Exercise goal: Write out the lines below again, swapping "magenta flower cluster" for "pink flower cluster" everywhere it appears and leaving everything else as it is.

Dataset excerpt
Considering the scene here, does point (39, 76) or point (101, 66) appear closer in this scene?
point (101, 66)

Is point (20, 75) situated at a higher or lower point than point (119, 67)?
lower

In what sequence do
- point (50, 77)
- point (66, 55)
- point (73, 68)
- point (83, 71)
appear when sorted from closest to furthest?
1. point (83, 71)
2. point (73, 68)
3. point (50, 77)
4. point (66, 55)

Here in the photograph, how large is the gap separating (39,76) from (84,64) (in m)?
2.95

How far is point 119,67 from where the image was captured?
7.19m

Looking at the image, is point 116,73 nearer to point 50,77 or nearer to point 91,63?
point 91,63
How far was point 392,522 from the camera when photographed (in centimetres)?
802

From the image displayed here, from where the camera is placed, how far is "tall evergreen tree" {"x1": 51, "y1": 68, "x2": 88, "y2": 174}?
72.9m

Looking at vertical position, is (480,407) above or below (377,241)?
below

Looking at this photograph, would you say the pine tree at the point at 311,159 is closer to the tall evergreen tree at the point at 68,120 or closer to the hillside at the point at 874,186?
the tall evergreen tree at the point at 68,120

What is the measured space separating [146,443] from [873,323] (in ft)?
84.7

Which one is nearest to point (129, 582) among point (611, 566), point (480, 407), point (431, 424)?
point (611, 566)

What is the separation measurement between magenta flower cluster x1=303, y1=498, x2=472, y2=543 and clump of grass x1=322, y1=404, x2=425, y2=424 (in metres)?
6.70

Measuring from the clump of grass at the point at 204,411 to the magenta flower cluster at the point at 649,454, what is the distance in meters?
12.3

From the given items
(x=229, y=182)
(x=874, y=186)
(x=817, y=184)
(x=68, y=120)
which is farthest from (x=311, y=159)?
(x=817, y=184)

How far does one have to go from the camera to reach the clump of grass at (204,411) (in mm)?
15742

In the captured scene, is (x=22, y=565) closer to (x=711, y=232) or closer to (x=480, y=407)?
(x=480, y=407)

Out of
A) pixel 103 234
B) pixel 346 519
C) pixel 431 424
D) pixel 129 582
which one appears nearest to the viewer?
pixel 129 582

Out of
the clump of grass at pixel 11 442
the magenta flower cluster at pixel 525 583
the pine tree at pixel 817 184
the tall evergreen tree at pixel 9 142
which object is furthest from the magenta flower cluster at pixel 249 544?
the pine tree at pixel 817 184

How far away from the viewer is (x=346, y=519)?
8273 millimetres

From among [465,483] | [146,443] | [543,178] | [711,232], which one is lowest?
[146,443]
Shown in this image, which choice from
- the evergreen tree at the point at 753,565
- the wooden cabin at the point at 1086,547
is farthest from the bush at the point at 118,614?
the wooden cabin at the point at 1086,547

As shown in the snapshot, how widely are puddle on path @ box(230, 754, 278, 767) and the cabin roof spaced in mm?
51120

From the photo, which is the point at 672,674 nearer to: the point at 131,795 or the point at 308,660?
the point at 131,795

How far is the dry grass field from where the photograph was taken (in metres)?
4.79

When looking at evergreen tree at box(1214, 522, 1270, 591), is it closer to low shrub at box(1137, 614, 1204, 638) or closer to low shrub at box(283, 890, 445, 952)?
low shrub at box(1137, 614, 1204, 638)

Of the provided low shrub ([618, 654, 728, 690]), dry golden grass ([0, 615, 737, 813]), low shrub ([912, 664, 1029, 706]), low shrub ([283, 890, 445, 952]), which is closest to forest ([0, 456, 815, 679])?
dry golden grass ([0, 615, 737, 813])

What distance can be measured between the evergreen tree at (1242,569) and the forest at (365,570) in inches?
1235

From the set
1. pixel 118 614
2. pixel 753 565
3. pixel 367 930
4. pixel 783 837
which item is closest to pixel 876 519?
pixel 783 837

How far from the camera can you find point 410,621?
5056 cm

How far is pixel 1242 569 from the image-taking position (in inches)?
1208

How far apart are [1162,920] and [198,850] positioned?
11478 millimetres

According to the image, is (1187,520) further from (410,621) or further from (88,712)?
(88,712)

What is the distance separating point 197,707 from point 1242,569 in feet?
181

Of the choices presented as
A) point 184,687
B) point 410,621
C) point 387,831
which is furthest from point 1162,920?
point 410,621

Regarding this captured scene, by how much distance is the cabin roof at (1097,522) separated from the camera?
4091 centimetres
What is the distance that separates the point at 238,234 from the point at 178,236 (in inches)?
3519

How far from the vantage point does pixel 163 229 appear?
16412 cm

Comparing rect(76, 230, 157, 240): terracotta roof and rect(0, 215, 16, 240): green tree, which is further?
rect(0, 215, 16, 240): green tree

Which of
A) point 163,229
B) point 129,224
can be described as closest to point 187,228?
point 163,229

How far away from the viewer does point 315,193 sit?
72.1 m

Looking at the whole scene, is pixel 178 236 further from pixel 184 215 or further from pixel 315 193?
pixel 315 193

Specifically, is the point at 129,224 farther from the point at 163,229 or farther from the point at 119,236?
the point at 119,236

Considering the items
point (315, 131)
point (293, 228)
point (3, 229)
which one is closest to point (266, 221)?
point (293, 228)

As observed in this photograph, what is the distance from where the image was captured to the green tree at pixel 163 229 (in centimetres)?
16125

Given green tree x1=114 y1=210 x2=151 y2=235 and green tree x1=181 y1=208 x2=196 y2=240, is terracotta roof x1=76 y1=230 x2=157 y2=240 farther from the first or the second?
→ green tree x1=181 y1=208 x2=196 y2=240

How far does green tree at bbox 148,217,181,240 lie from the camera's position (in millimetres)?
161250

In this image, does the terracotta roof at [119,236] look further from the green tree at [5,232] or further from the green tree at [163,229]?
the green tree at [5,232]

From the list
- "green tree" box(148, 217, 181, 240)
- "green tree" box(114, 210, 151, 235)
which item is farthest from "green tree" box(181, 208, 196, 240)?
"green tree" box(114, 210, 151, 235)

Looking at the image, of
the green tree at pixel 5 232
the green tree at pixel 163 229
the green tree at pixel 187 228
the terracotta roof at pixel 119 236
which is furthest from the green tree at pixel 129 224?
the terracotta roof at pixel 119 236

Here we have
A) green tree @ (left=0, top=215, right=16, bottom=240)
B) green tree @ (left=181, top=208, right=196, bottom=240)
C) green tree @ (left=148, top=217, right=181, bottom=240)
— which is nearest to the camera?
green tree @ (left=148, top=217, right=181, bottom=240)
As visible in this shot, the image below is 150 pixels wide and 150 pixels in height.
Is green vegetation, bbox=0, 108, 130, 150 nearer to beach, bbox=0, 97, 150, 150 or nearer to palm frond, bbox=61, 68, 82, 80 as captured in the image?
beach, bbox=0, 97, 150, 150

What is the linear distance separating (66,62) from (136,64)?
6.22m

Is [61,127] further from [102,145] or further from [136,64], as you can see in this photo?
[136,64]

Final result:
Considering the scene here, does point (39, 76) or point (101, 66) appear closer in this scene?
point (101, 66)

Is point (20, 75) situated at a higher or lower point than point (119, 67)?
lower

In what sequence do
- point (50, 77)
- point (66, 55)
- point (73, 68)
- point (83, 71)
appear when sorted from closest to furthest?
1. point (83, 71)
2. point (73, 68)
3. point (50, 77)
4. point (66, 55)

Here in the photograph, how large is the gap separating (39,76) from (84,64) (in m)?
2.95

How far is point 119,67 from where the image was captured?
7.19m

Looking at the image, is point 116,73 nearer to point 50,77 or nearer to point 91,63?
point 91,63
How far was point 392,522 from the camera when photographed (in centimetres)?
802

From the image displayed here, from where the camera is placed, how far is "tall evergreen tree" {"x1": 51, "y1": 68, "x2": 88, "y2": 174}?
72.9m

Looking at vertical position, is (480,407) above or below (377,241)?
below

Looking at this photograph, would you say the pine tree at the point at 311,159 is closer to the tall evergreen tree at the point at 68,120 or closer to the hillside at the point at 874,186?
the tall evergreen tree at the point at 68,120

What is the measured space separating [146,443] from [873,323] (in ft)?
84.7

Which one is nearest to point (129, 582) among point (611, 566), point (480, 407), point (431, 424)?
point (611, 566)

What is the separation measurement between pink flower cluster x1=303, y1=498, x2=472, y2=543 and clump of grass x1=322, y1=404, x2=425, y2=424 (in metres)?
6.70

Measuring from the clump of grass at the point at 204,411 to the pink flower cluster at the point at 649,454, what is the distance in meters?
12.3

From the given items
(x=229, y=182)
(x=874, y=186)
(x=817, y=184)
(x=68, y=120)
which is farthest from (x=311, y=159)?
(x=817, y=184)

How far does one have to go from the camera to reach the clump of grass at (204,411) (in mm)?
15742

In the captured scene, is (x=22, y=565) closer to (x=711, y=232) or closer to (x=480, y=407)?
(x=480, y=407)

Out of
A) pixel 103 234
B) pixel 346 519
C) pixel 431 424
D) pixel 129 582
which one appears nearest to the viewer?
pixel 129 582

Out of
the clump of grass at pixel 11 442
the pink flower cluster at pixel 525 583
the pine tree at pixel 817 184
the tall evergreen tree at pixel 9 142
which object is furthest from the pink flower cluster at pixel 249 544?
the pine tree at pixel 817 184

How far away from the viewer is (x=346, y=519)?
8273 millimetres

From among [465,483] | [146,443] | [543,178] | [711,232], which one is lowest?
[146,443]
Shown in this image, which choice from
- the evergreen tree at the point at 753,565
- the wooden cabin at the point at 1086,547
is farthest from the bush at the point at 118,614?
the wooden cabin at the point at 1086,547

As shown in the snapshot, how widely are puddle on path @ box(230, 754, 278, 767) and the cabin roof spaced in mm?
51120

From the photo, which is the point at 672,674 nearer to: the point at 131,795 or the point at 308,660?
the point at 131,795

How far is the dry grass field from where the photograph was taken (in metres)?
4.79

When looking at evergreen tree at box(1214, 522, 1270, 591), is it closer to low shrub at box(1137, 614, 1204, 638) or closer to low shrub at box(283, 890, 445, 952)?
low shrub at box(1137, 614, 1204, 638)

Of the provided low shrub ([618, 654, 728, 690]), dry golden grass ([0, 615, 737, 813]), low shrub ([912, 664, 1029, 706]), low shrub ([283, 890, 445, 952]), which is closest to forest ([0, 456, 815, 679])?
dry golden grass ([0, 615, 737, 813])

What distance can be measured between the evergreen tree at (1242,569) and the forest at (365,570) in inches?
1235

From the set
1. pixel 118 614
2. pixel 753 565
3. pixel 367 930
4. pixel 783 837
which item is closest to pixel 876 519?
pixel 783 837

How far from the camera can you find point 410,621?
5056 cm

How far is pixel 1242 569 from the image-taking position (in inches)?
1208

How far apart are [1162,920] and [198,850] positioned?
11478 millimetres

According to the image, is (1187,520) further from (410,621) or further from (88,712)?
(88,712)

What is the distance separating point 197,707 from point 1242,569 in feet?
181

Of the choices presented as
A) point 184,687
B) point 410,621
C) point 387,831
which is furthest from point 1162,920?
point 410,621

Regarding this captured scene, by how much distance is the cabin roof at (1097,522) separated from the camera?
4091 centimetres
What is the distance that separates the point at 238,234 from the point at 178,236 (in inches)?
3519

How far from the vantage point does pixel 163 229 appear?
16412 cm

Comparing rect(76, 230, 157, 240): terracotta roof and rect(0, 215, 16, 240): green tree, which is further?
rect(0, 215, 16, 240): green tree

Which of
A) point 163,229
B) point 129,224
can be described as closest to point 187,228?
point 163,229

How far away from the viewer does point 315,193 sit?
72.1 m

Looking at the whole scene, is pixel 178 236 further from pixel 184 215 or further from pixel 315 193?
pixel 315 193

Specifically, is the point at 129,224 farther from the point at 163,229 or farther from the point at 119,236?
the point at 119,236

Considering the items
point (315, 131)
point (293, 228)
point (3, 229)
which one is closest to point (266, 221)?
point (293, 228)

As observed in this photograph, what is the distance from where the image was captured to the green tree at pixel 163 229 (in centimetres)?
16125

Given green tree x1=114 y1=210 x2=151 y2=235 and green tree x1=181 y1=208 x2=196 y2=240, is terracotta roof x1=76 y1=230 x2=157 y2=240 farther from the first or the second?
→ green tree x1=181 y1=208 x2=196 y2=240

How far does green tree at bbox 148,217,181,240 lie from the camera's position (in millimetres)?
161250

In this image, does the terracotta roof at [119,236] look further from the green tree at [5,232] or further from the green tree at [163,229]?
the green tree at [5,232]

From the list
- "green tree" box(148, 217, 181, 240)
- "green tree" box(114, 210, 151, 235)
which item is farthest from "green tree" box(181, 208, 196, 240)?
"green tree" box(114, 210, 151, 235)

Looking at the image, of
the green tree at pixel 5 232
the green tree at pixel 163 229
the green tree at pixel 187 228
the terracotta roof at pixel 119 236
which is furthest from the green tree at pixel 129 224?
the terracotta roof at pixel 119 236

Here we have
A) green tree @ (left=0, top=215, right=16, bottom=240)
B) green tree @ (left=181, top=208, right=196, bottom=240)
C) green tree @ (left=148, top=217, right=181, bottom=240)
— which is nearest to the camera?
green tree @ (left=148, top=217, right=181, bottom=240)
As visible in this shot, the image below is 150 pixels wide and 150 pixels in height.
Is green vegetation, bbox=0, 108, 130, 150 nearer to beach, bbox=0, 97, 150, 150 or nearer to palm frond, bbox=61, 68, 82, 80 as captured in the image?
beach, bbox=0, 97, 150, 150

What is the linear distance separating (66,62) from (136,64)?
6.22m

Is [61,127] further from [102,145] or further from [136,64], as you can see in this photo?
[136,64]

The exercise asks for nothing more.